Since 9/11, travel has gotten much more restrictive but it doesn’t mean that that are there aren’t certain things that you still can’t bring on a plane. The Canadian Air Transport Security Authority (CATSCA) is the official source of what items to carry on a plane. Some are a bit quirky. Others are a bit more practical. When you are traveling, here are our top picks of things you can carry on a plane.
1. Axes. Looks like that Battle Axe League in Toronto is really taking off!
2. Breast Milk. Passengers flying with or without their child will be permitted to bring breast milk in quantities greater than 100 ml provided it is presented to the Screening Officer for inspection prior to screening. Gel or ice packs are also permitted.
3. Corkscrews. Without the attached knife, your corkscrew is permitted on your carry-on or checked luggage. Your swiss army knife will likely be confiscated.
4. Cremated Remains. Cremated remains in a container may be packed as part of your carry-on baggage. The container, however, must pass separately through the x-ray machine. For more information, please check the special procedures in place for screening cremated remains.
5. Razor Blades and blade cartridges. Razor blades that are encased in their plastic holders (disposable razors and razor blade cartridges) are permitted in carry-on baggage.
6. Ink/Toner Cartridges. You can carry-on but surprisingly, not check ink or toner cartridges in your baggage. Note: Ink cartridges with a capacity of 17.6 oz. (500 g.) or more are not permitted in checked baggage for all flights – domestic, U.S. and international.
7. Juice for babies and baby food. Other things you can carry on a plane are baby formula, food, juice, water and other baby items – these are allowed in your carry-on baggage or personal items.
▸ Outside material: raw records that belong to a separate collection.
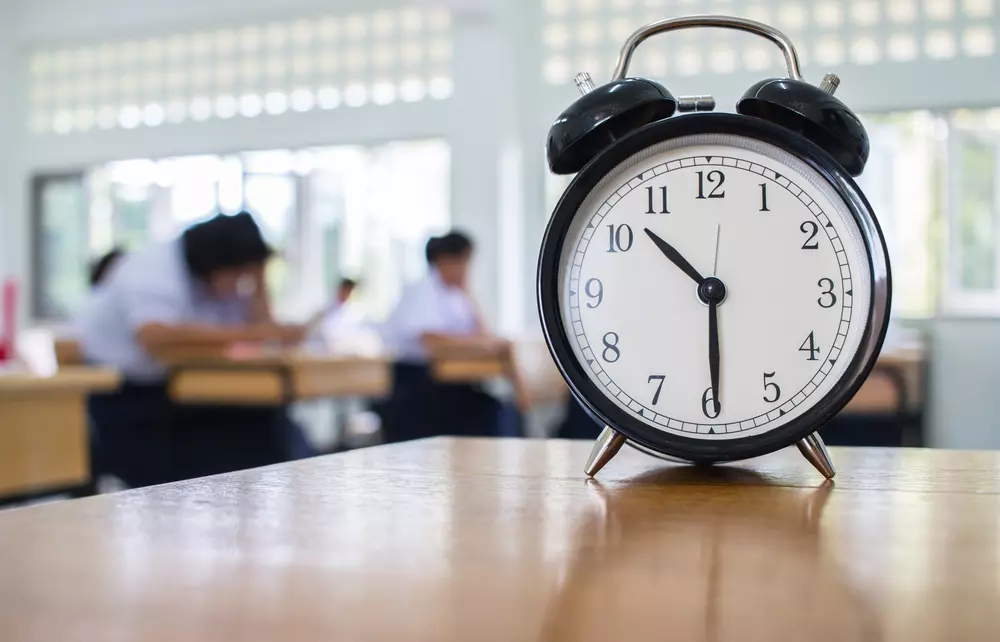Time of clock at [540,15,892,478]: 10:29
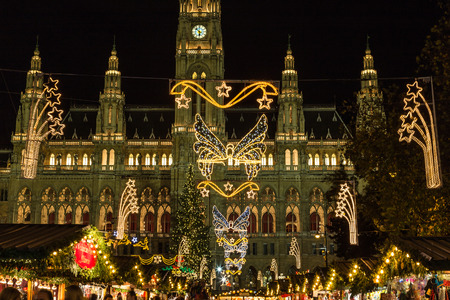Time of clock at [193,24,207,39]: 5:51
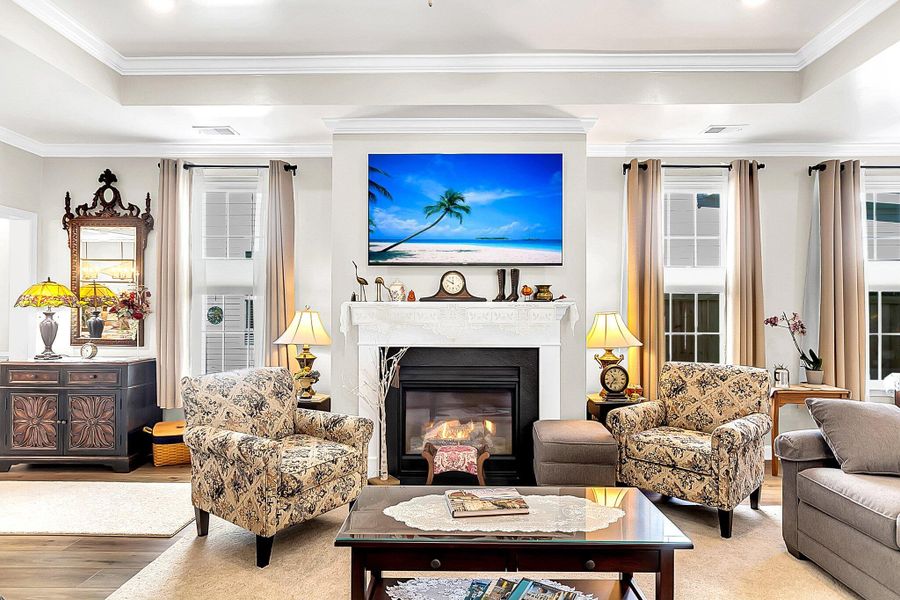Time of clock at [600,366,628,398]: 10:36
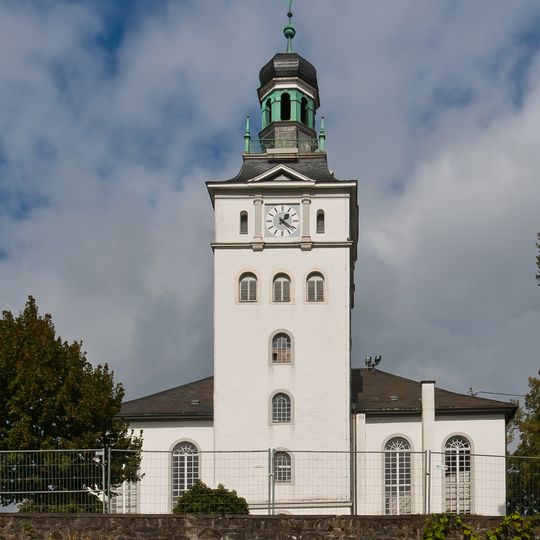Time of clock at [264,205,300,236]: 1:21
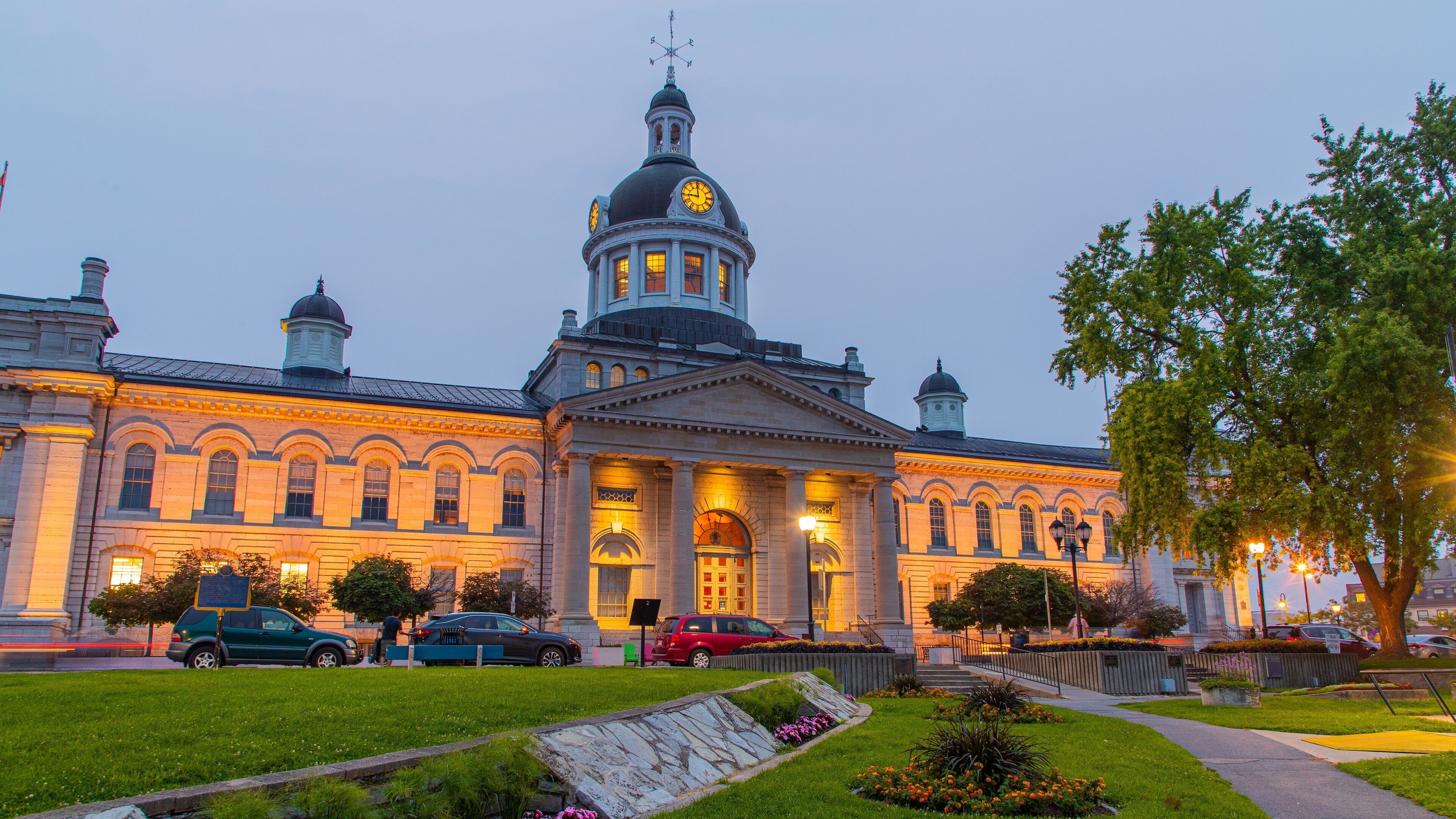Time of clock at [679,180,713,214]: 8:59
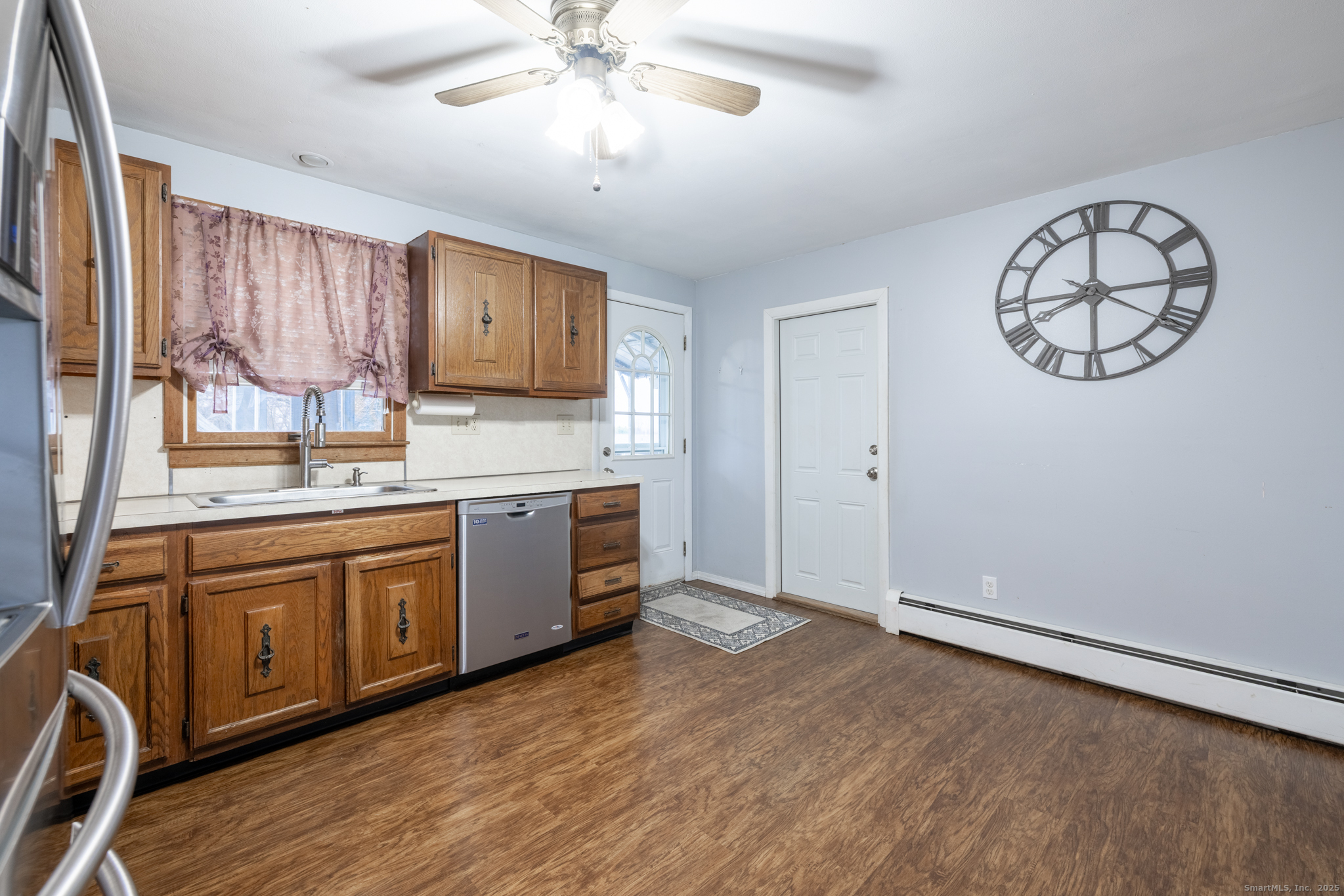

You can take these through the security checkpoints and aboard your plane. However, you must be travelling with an infant under two years of age (0-24 months). You may bring gel or ice packs to keep your baby products cool. All items including formula must be presented to the Screening Officer and will be inspected.
8. Non-prescription medication. These items are considered to be essential non-prescription medications. You are allowed to carry volumes greater than 100 ml (3.4 oz.) in your carry-on baggage. These liquids must be declared to the Screening Officer separately. Documentation to support your medical needs or condition is not required; however, if you feel that it would help ease your screening, it should be presented to the screening officer along with your medically necessary items.
9. Protein Powder
10. Syringes. Must be for personal medical use, and the needle guard must be in place. The person must possess medication that is to be administered by means of the syringe or needle and biojectors. To facilitate screening, CATSA recommends that the medication be properly labelled (professionally printed label identifying the medication or a manufacturer’s name or pharmaceutical label – For more information, click here.
What are your essential items for carrying on a plane?